- [Activity]
Print word for word the first line of the records below and every following line through the one containing "California, site p800ff01146662."; print nothing else.

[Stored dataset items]
*** Block opens ***

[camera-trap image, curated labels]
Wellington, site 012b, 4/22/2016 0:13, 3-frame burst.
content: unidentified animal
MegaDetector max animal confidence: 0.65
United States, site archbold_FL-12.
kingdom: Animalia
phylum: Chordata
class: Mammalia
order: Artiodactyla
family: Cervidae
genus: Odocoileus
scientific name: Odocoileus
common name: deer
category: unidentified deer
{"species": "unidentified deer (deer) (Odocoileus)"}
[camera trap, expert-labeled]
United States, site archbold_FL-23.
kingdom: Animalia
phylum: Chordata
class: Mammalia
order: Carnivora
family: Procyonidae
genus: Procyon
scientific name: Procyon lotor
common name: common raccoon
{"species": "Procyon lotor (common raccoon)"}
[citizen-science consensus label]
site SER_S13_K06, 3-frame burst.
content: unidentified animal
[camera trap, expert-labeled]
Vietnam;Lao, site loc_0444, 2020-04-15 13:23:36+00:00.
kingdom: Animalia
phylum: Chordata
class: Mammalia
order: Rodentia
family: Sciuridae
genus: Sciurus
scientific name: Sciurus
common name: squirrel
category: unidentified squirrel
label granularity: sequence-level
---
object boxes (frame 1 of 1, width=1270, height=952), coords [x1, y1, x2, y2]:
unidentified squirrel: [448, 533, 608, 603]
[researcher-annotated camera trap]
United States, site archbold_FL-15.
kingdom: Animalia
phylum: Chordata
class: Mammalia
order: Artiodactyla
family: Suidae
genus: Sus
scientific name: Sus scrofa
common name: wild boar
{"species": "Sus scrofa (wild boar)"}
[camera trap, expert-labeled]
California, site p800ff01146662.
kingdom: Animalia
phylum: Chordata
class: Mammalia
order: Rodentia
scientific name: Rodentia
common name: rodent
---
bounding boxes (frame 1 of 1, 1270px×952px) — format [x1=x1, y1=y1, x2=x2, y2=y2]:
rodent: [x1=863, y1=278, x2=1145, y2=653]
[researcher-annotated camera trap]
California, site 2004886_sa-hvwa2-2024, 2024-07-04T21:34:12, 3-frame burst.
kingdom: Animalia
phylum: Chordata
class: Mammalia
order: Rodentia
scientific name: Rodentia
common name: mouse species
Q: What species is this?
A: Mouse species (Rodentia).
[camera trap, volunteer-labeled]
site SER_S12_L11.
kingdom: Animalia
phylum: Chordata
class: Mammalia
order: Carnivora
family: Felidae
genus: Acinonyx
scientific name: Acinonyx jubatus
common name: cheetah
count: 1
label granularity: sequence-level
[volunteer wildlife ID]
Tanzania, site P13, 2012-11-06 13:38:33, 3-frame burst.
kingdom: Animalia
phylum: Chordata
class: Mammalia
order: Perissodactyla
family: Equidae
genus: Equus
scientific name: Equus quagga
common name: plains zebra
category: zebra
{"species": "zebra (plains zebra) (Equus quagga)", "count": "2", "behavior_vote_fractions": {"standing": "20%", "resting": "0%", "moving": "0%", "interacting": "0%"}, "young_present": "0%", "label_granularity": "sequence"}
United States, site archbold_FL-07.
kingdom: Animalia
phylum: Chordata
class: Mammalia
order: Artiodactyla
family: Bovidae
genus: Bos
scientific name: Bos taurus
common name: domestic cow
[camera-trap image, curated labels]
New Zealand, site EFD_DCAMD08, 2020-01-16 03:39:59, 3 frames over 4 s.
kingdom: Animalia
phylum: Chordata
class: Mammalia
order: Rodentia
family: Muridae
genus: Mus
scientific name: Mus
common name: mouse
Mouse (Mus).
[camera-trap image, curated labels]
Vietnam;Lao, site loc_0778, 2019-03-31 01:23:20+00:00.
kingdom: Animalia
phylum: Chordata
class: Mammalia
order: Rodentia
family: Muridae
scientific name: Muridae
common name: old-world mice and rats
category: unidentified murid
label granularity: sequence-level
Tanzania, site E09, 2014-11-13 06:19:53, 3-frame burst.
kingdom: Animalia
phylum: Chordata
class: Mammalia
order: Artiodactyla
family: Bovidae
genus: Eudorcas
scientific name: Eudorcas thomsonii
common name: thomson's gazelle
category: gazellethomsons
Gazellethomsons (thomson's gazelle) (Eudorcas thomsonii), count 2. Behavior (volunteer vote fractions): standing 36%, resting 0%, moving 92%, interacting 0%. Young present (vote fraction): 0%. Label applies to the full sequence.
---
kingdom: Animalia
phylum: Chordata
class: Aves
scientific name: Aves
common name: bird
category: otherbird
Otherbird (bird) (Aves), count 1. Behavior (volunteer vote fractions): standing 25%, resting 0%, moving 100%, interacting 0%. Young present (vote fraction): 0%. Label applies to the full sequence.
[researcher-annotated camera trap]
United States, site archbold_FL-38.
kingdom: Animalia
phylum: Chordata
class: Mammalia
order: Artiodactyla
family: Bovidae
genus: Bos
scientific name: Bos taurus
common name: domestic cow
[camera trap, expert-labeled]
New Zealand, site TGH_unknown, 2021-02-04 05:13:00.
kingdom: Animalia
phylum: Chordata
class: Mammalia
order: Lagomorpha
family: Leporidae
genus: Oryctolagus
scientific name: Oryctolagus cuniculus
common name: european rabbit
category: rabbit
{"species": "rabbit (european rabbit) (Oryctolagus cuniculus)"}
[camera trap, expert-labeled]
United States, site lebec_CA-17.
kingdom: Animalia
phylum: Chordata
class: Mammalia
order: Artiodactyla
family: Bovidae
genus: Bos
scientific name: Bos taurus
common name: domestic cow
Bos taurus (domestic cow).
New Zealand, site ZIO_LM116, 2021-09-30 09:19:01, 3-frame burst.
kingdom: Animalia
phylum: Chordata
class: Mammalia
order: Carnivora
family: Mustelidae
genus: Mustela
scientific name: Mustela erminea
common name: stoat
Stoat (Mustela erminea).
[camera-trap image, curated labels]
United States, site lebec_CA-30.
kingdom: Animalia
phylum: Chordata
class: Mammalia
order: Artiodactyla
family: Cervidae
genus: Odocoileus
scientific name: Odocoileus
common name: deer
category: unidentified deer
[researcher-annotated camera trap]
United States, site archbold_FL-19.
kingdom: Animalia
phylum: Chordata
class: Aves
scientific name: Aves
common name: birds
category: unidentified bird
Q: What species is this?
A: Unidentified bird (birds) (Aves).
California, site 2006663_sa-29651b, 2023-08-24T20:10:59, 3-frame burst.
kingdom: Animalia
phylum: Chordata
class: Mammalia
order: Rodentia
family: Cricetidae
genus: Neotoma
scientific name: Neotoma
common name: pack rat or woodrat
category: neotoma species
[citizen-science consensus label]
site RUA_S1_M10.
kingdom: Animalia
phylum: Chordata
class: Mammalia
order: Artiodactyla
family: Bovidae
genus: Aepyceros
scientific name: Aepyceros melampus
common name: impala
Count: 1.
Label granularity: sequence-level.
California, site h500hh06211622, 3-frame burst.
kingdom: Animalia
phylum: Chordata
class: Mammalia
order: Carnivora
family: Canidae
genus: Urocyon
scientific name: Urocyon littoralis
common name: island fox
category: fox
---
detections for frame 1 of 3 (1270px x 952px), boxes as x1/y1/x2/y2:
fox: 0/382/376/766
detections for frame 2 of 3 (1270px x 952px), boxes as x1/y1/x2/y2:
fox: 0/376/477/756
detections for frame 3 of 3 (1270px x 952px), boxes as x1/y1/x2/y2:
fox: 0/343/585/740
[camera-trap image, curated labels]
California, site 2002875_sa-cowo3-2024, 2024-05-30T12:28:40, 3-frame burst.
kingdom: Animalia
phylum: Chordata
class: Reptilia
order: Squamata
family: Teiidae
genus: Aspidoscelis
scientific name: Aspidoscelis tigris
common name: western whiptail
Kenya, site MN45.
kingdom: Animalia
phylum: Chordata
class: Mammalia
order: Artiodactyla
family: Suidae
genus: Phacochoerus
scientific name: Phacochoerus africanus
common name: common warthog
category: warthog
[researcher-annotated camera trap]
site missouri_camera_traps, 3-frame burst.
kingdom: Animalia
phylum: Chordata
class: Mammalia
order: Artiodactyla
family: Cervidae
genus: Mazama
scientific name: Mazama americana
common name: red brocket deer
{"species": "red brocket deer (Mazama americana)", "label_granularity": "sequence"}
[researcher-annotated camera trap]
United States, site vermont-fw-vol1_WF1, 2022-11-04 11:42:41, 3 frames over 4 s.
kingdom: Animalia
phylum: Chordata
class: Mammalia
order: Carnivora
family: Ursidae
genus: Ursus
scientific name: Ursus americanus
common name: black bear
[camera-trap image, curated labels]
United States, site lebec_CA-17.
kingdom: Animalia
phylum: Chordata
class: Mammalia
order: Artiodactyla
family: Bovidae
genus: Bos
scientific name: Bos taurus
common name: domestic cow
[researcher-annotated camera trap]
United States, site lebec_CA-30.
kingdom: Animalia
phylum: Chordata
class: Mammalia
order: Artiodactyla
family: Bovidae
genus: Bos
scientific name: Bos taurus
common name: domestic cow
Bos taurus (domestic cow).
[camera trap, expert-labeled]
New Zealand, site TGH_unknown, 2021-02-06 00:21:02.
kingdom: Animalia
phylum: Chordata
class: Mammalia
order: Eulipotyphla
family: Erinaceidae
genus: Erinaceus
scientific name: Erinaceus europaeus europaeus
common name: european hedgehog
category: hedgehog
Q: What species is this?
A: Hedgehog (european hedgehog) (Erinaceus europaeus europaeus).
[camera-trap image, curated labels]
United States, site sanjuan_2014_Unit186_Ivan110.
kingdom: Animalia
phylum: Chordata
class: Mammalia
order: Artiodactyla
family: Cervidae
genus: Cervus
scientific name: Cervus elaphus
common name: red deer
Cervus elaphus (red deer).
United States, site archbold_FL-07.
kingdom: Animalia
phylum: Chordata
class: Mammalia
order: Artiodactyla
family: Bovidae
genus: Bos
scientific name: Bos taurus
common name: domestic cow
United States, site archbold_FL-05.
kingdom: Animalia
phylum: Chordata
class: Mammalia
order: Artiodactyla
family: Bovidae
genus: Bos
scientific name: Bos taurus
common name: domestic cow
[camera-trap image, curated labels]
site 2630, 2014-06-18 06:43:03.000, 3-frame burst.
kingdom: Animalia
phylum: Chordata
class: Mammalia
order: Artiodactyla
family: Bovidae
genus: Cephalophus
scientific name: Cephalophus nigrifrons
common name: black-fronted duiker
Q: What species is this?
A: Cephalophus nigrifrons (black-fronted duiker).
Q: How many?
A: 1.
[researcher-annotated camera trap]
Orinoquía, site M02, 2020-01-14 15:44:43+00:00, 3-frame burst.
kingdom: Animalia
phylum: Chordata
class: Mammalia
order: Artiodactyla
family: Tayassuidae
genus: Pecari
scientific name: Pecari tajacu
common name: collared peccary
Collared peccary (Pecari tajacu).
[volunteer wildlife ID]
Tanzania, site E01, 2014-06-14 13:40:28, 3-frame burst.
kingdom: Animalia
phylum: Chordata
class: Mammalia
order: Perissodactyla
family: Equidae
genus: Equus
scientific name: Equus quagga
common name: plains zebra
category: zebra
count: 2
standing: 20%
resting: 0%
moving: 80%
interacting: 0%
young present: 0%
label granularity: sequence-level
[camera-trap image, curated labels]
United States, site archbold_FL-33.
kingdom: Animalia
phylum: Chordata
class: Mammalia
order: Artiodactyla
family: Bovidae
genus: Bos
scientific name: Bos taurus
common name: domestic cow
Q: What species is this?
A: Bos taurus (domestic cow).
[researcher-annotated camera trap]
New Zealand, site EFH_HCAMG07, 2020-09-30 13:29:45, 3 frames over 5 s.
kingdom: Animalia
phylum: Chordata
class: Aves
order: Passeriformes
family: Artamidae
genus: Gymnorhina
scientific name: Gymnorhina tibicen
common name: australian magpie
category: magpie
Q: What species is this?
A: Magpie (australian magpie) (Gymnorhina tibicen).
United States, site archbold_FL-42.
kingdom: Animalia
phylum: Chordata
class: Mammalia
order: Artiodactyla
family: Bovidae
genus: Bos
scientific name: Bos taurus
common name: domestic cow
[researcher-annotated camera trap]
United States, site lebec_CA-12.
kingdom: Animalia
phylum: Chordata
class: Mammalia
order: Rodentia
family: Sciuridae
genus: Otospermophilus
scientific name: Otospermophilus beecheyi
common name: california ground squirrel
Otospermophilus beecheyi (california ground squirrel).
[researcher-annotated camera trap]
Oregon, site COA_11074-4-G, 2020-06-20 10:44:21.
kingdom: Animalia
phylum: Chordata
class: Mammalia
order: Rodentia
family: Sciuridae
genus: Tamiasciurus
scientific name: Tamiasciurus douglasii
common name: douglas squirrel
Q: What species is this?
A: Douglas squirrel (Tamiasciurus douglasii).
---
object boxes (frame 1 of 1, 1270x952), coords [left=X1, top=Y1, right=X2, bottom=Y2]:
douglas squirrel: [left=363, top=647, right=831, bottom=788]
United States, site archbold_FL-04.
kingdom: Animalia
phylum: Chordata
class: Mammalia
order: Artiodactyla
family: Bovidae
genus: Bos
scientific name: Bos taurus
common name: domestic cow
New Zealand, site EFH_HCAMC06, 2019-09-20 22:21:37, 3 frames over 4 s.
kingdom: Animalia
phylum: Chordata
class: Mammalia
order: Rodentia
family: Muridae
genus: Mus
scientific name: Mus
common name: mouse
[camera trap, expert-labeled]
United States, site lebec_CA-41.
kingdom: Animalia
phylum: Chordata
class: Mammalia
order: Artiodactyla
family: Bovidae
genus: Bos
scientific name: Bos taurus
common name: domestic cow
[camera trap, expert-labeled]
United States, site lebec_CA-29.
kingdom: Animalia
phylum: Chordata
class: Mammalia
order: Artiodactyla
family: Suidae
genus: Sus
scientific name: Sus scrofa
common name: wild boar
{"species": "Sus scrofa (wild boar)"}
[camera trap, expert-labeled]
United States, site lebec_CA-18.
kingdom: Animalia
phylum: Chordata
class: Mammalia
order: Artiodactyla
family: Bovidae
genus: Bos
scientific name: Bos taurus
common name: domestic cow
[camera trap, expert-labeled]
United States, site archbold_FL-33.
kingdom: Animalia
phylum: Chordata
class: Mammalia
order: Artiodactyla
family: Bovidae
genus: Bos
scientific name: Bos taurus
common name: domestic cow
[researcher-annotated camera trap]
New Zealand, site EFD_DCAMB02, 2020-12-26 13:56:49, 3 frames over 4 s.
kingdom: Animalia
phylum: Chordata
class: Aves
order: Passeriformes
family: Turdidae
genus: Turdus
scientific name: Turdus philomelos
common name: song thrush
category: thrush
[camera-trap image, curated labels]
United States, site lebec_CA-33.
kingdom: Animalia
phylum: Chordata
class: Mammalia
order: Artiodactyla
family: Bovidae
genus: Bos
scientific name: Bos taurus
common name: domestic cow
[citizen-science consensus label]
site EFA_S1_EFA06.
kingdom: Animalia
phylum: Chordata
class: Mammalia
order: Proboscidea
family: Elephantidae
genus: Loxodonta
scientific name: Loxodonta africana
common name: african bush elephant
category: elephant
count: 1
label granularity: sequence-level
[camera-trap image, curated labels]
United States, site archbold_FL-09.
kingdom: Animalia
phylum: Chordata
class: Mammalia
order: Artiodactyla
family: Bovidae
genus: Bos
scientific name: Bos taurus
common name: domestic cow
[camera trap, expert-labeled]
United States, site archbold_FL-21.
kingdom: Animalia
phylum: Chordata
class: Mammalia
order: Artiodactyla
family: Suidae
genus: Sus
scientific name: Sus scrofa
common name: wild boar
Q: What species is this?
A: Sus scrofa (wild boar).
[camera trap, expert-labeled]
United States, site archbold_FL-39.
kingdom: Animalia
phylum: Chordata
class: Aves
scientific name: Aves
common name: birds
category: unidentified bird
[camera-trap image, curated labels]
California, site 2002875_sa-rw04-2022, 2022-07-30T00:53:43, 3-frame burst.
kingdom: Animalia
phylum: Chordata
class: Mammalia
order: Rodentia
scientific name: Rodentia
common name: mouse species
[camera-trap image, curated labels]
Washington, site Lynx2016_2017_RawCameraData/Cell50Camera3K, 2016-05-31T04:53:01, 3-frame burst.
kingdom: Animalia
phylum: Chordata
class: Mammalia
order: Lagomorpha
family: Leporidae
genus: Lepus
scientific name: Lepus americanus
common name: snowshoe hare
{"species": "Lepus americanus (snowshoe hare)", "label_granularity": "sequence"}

*** Block closes ***

- [Task output]
[camera-trap image, curated labels]
Wellington, site 012b, 4/22/2016 0:13, 3-frame burst.
content: unidentified animal
MegaDetector max animal confidence: 0.65
United States, site archbold_FL-12.
kingdom: Animalia
phylum: Chordata
class: Mammalia
order: Artiodactyla
family: Cervidae
genus: Odocoileus
scientific name: Odocoileus
common name: deer
category: unidentified deer
{"species": "unidentified deer (deer) (Odocoileus)"}
[camera trap, expert-labeled]
United States, site archbold_FL-23.
kingdom: Animalia
phylum: Chordata
class: Mammalia
order: Carnivora
family: Procyonidae
genus: Procyon
scientific name: Procyon lotor
common name: common raccoon
{"species": "Procyon lotor (common raccoon)"}
[citizen-science consensus label]
site SER_S13_K06, 3-frame burst.
content: unidentified animal
[camera trap, expert-labeled]
Vietnam;Lao, site loc_0444, 2020-04-15 13:23:36+00:00.
kingdom: Animalia
phylum: Chordata
class: Mammalia
order: Rodentia
family: Sciuridae
genus: Sciurus
scientific name: Sciurus
common name: squirrel
category: unidentified squirrel
label granularity: sequence-level
---
object boxes (frame 1 of 1, width=1270, height=952), coords [x1, y1, x2, y2]:
unidentified squirrel: [448, 533, 608, 603]
[researcher-annotated camera trap]
United States, site archbold_FL-15.
kingdom: Animalia
phylum: Chordata
class: Mammalia
order: Artiodactyla
family: Suidae
genus: Sus
scientific name: Sus scrofa
common name: wild boar
{"species": "Sus scrofa (wild boar)"}
[camera trap, expert-labeled]
California, site p800ff01146662.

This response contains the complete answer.